Exclude the pictures, then repeat the remaining data exactly.

(Entries taken from a collection)
*** Begin section ***
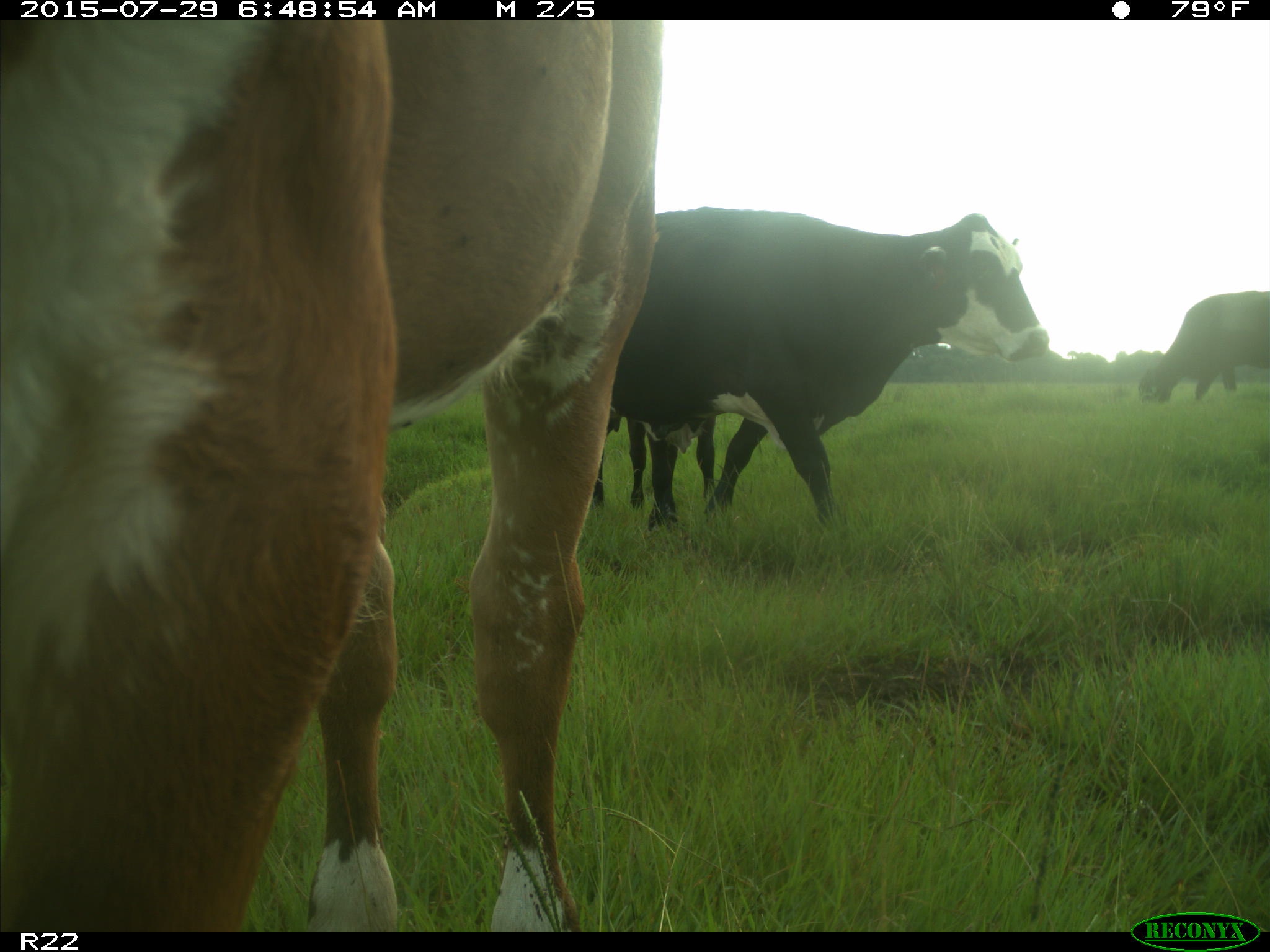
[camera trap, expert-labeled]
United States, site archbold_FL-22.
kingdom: Animalia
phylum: Chordata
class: Mammalia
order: Artiodactyla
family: Bovidae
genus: Bos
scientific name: Bos taurus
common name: domestic cow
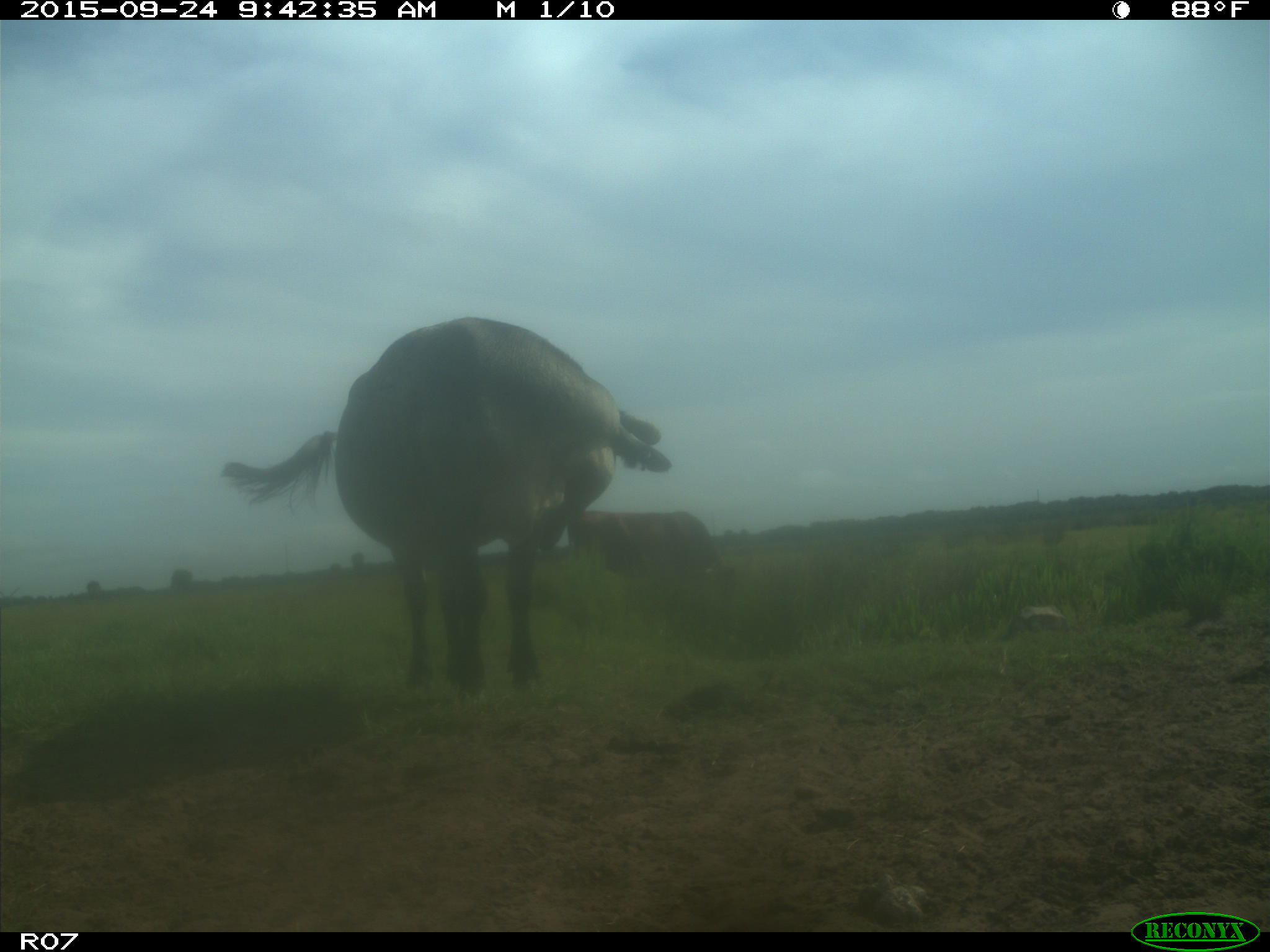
*** End section ***
# Solved problem:
[camera trap, expert-labeled]
United States, site archbold_FL-22.
kingdom: Animalia
phylum: Chordata
class: Mammalia
order: Artiodactyla
family: Bovidae
genus: Bos
scientific name: Bos taurus
common name: domestic cow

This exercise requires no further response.